Bedford Superintendent of Schools Cliff Chuang announced that the budget allocation for the product, accompanying supplies, and training and professional development appears to be sufficient. 

“We are still figuring the precise cost,” Chuang said, “but based on a preliminary review it comes well within budget.”

The superintendent applauded Clifford and the literacy team for completing their project on time and under budget, “which I honestly think is tremendous accomplishment.”

CKLA will succeed a curriculum for kindergarten through Grade 5 called Units of Study for Reading and Writing, which has been the target of criticism and complaints over the past few years from teachers and parents. The School Committee committed to a replacement last November.

Clifford said the task force, called the District Literacy Leadership Team (DLLT), worked with consultants from the firm The Hill for Literacy. The DLLT vision statement prioritizes literacy instruction “to prepare students for life.” 

Clifford said the participants spent a combined 570 volunteer hours on their research.

After reviewing six curricular products, the DLLT narrowed the choices to three. Clifford said that was followed by an in-depth review of each, using a comprehensive set of tools provided by the consultant, discussions with individual publishers, and conversations with educators from other districts using one of three products under consideration.
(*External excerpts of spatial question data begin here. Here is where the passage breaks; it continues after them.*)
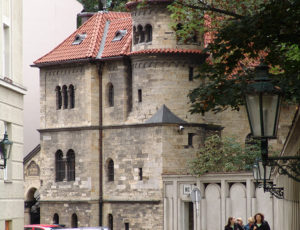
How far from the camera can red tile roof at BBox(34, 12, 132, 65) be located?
61969 mm

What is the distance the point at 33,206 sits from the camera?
225 ft

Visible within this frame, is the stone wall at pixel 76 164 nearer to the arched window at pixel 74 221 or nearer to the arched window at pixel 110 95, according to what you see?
the arched window at pixel 74 221

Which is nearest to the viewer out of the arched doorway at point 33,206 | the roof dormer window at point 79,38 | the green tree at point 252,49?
the green tree at point 252,49

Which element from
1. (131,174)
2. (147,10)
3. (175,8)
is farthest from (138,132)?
(175,8)

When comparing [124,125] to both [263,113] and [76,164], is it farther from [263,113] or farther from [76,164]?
[263,113]

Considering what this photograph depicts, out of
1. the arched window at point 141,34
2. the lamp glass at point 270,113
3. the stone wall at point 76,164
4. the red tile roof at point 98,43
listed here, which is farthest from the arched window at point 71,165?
the lamp glass at point 270,113

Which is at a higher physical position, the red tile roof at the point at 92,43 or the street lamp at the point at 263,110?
the red tile roof at the point at 92,43

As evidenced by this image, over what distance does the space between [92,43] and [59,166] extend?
7207 mm

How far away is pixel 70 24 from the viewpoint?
2901 inches

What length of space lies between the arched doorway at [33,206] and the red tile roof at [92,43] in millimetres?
8833

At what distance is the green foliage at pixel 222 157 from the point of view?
5628cm

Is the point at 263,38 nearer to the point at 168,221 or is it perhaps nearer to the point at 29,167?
the point at 168,221

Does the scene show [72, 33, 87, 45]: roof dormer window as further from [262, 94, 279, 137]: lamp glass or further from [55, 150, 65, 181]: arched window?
[262, 94, 279, 137]: lamp glass

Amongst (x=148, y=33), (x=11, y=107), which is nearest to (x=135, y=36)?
(x=148, y=33)
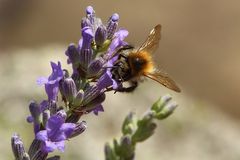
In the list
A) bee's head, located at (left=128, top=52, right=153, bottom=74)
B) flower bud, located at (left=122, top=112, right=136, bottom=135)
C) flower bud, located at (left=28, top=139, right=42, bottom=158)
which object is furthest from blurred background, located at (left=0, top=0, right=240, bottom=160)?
flower bud, located at (left=28, top=139, right=42, bottom=158)

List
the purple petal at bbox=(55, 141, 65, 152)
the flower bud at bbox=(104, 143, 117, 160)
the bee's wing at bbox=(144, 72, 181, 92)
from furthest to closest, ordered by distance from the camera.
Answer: the flower bud at bbox=(104, 143, 117, 160) → the bee's wing at bbox=(144, 72, 181, 92) → the purple petal at bbox=(55, 141, 65, 152)

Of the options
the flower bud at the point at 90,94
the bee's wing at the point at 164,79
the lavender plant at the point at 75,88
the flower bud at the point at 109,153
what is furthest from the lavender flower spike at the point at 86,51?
the flower bud at the point at 109,153

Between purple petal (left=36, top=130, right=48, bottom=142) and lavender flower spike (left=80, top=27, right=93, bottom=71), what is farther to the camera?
lavender flower spike (left=80, top=27, right=93, bottom=71)

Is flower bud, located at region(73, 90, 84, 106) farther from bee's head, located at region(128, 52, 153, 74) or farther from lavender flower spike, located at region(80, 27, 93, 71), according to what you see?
bee's head, located at region(128, 52, 153, 74)

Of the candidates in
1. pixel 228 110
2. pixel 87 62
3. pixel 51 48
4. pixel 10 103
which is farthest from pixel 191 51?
pixel 87 62

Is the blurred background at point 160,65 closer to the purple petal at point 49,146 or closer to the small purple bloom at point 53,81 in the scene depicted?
the small purple bloom at point 53,81

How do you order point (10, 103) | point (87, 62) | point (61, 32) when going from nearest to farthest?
point (87, 62) → point (10, 103) → point (61, 32)

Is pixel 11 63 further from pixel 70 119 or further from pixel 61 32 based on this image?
pixel 70 119
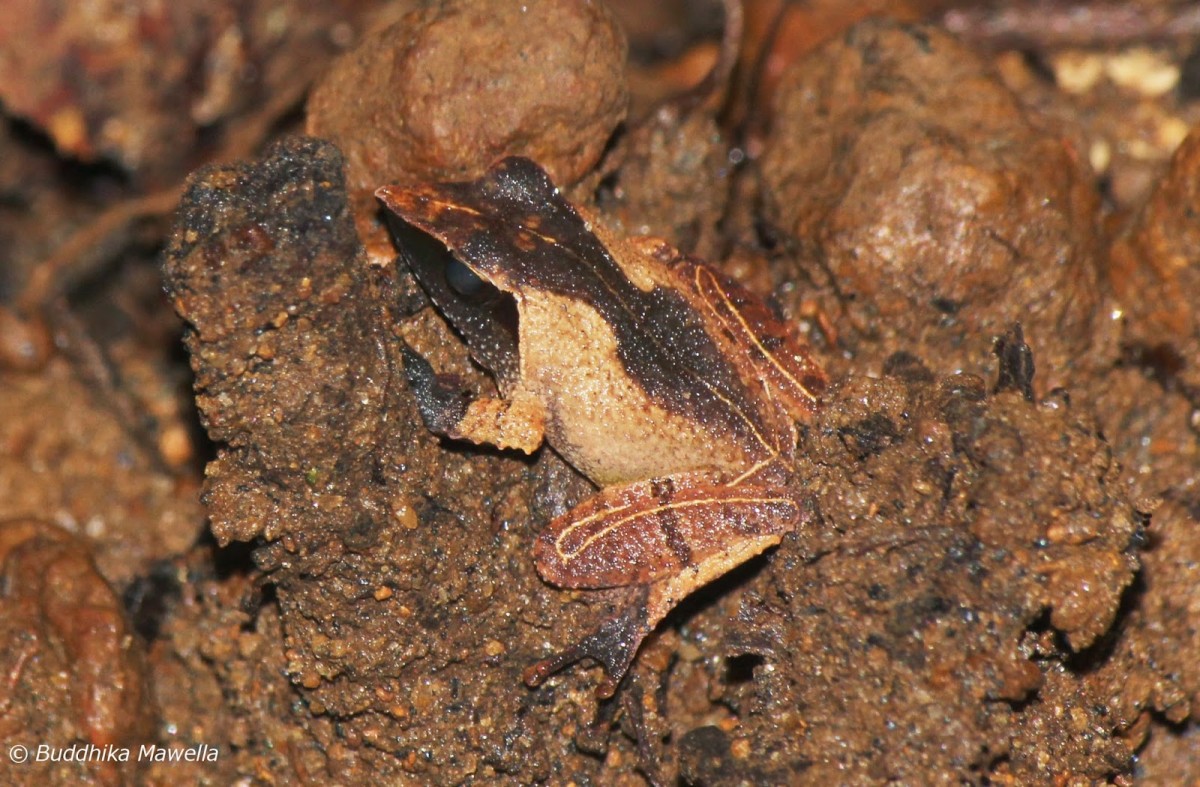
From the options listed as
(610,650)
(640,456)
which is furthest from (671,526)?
(610,650)

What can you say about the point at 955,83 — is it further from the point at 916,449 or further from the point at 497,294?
the point at 497,294

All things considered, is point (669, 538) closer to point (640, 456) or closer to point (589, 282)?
point (640, 456)

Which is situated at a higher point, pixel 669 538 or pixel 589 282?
pixel 589 282

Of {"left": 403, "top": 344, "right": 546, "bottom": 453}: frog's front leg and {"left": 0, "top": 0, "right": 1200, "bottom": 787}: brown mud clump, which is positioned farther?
{"left": 403, "top": 344, "right": 546, "bottom": 453}: frog's front leg

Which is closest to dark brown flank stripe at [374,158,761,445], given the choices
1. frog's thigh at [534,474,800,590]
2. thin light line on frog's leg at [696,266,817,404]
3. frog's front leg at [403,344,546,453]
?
thin light line on frog's leg at [696,266,817,404]

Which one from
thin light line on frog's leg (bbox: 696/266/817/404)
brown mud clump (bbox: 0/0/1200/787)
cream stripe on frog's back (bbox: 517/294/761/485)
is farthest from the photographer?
thin light line on frog's leg (bbox: 696/266/817/404)

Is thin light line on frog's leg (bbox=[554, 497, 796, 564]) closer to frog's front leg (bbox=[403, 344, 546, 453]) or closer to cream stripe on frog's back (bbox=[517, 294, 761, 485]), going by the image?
cream stripe on frog's back (bbox=[517, 294, 761, 485])

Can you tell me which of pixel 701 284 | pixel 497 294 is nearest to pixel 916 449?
pixel 701 284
The review covered implementation plans as well as programs of study. 

“They really tried to ground this in what students would experience,” the assistant superintendent said. 

The DLLT agreed on the final recommendation at a meeting last Thursday, Clifford said.

The range of subjects is designed to appeal to young readers, Clifford noted, citing some of them: astronomy, insects, Greek myths, farms, the five senses, chemical matter, early world civilizations. The literacy product is “culturally responsive,” she added.

Andrea Salipante, program administrator in elementary English language arts, described plans for implementation. She said 22 teachers this summer will “start to literally and figuratively unpack the kits.” Representatives of the publisher and The Hill for Literacy will be part of the process, she said.

In the fall, as the curriculum is introduced in the classrooms, additional educators will join the implementation process, she said, including grade-level and special-education teachers, literacy specialists and academic coaches, as well as sixth grade teachers anticipating the 2024-25 fifth grade cohort.

“That first year is going to be hard,” she acknowledged, and there will be opportunities for continuing sessions with specialists from The Hill for Literacy.

Asked by School Committee member Angel Pettitt if materials will be ready for the start of the year, Clifford said they are being received already. In answer to a question from member Sarah McGinley, she said there are no known supply-chain issues.

Pettitt, McGinley, and their colleague Sheila Mehta-Green asked about the curriculum’s comfort with students with individual learning needs as well as kids who move into the district mid-year. 

“Make sure all students in the classroom have access to the right tools,” Mehta-Green urged. 

“I have complete confidence that it’s the right choice,” said School Committee member Brad Morrison. 

Committee Chair Sarah Scoville agreed, saying, “Everybody seems to be enthusiastic.”